SHERIDAN — It happens every year around this time. And no, it isn’t the mercury that continues to drop or the purchasing of Valentine’s gifts but rather the increased production from a starter on the Sheridan High School boys basketball team.
Parker Christensen has seen an uptick in his point total and floor time recently, and that’s nothing new for the Sheridan senior.
“This is typically how it is,” Christensen said. “I feel like once we get toward conference, I start to feel a little bit more comfortable.”
Christensen has played basketball for a good portion of his life, so the rigors and rules of the game aren’t foreign to him. However, the transition from the football field to hardwood always stands as a complex one.
“Going out of football, it’s a little bit rough toward the beginning,” Christensen said.
Football is a collision sport, especially in Christensen’s multiple roles.
There wasn’t much that the 2018 Wyoming Gatorade Player of the Year didn’t do this past season for the Broncs.

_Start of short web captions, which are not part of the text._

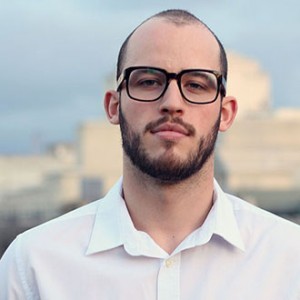 Jason Statham, yesterday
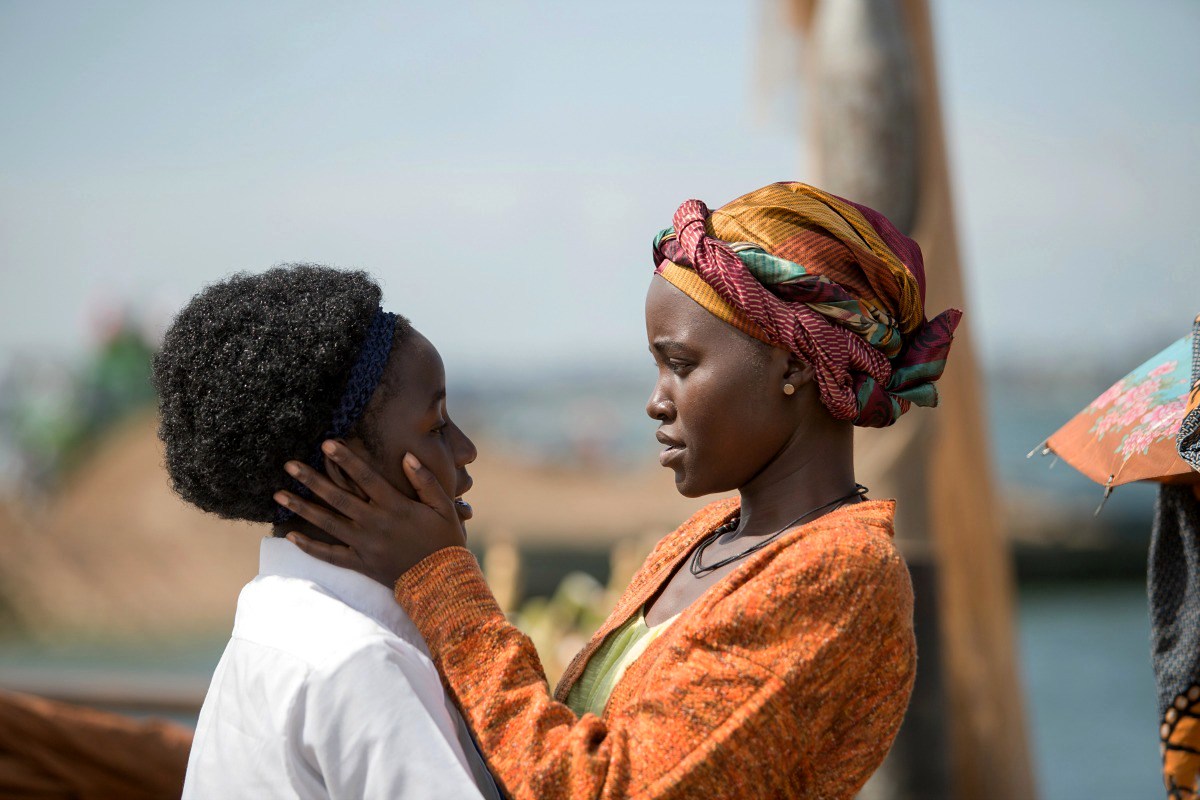 queen_of_katwe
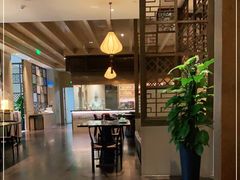 -五缘湾凯悦酒店·悦饗中餐厅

Christensen played in all three phases — offense, defense and special teams. He carried the ball 132 times as a running back, recorded 85 tackles from his linebacker position and returned 10 kickoffs.
That’ll take a toll on anyone’s body, and the future Wyoming Cowboy was not immune.
“He was beat up a little bit,” Sheridan basketball head coach Jeff Martini said. “… He was just grinding in football every day.”
Christensen tried to stop by the gym every once in a while during football season to shoot around a little.
But with the fall representing his last as a high schooler, Christensen devoted most of his time to improving the skill that landed him a full-ride scholarship at UW.
Individuals such as Tristan Bower and Gus Wright gave basketball their undivided attention in the fall, and didn’t need much time, if any, to find their form once the season began in early December. In the first 10 games of the season, Bower, Wright and Sam Lecholat — a golfer who can delve into basketball much sooner than Christensen with the golf season ending well before football — carried the Broncs’ basketball team to a 9-1 start.
In those first 10 games, Christensen averaged 9.7 points per game. In the last five games — contests in which the Broncs have beaten their opponents by an average of 19.2 points — Sheridan’s football standout has averaged 17.4 points per game.
“His shots are starting to drop, and he’s starting get in that basketball shape,” Bower said. “His stamina on the court is better. His moves are cleaner.”
While football had Christensen in good athletic shape, the sport of basketball requires a different set of skills. Where football encompasses more short bursts of energy — each play lasting on average six or seven seconds — basketball can have several-minute stretches where action doesn’t stop and players are running up and down the 84-foot court.
“It’s a different kind of in-shape you have to be,” Martini said. “Whatever sport you’re playing, when you go to another one, you’re just not necessarily ready. I think it took time for [Christensen] to get his legs back.”
Martini can see his starting wing beginning to play with more confidence. Where Christensen may have hesitated on firing a 3-pointer in December, he’s not thinking twice about elevating for one now.
The football standout turned basketball starter has found his form, making the 14-1 Broncs that much more lethal.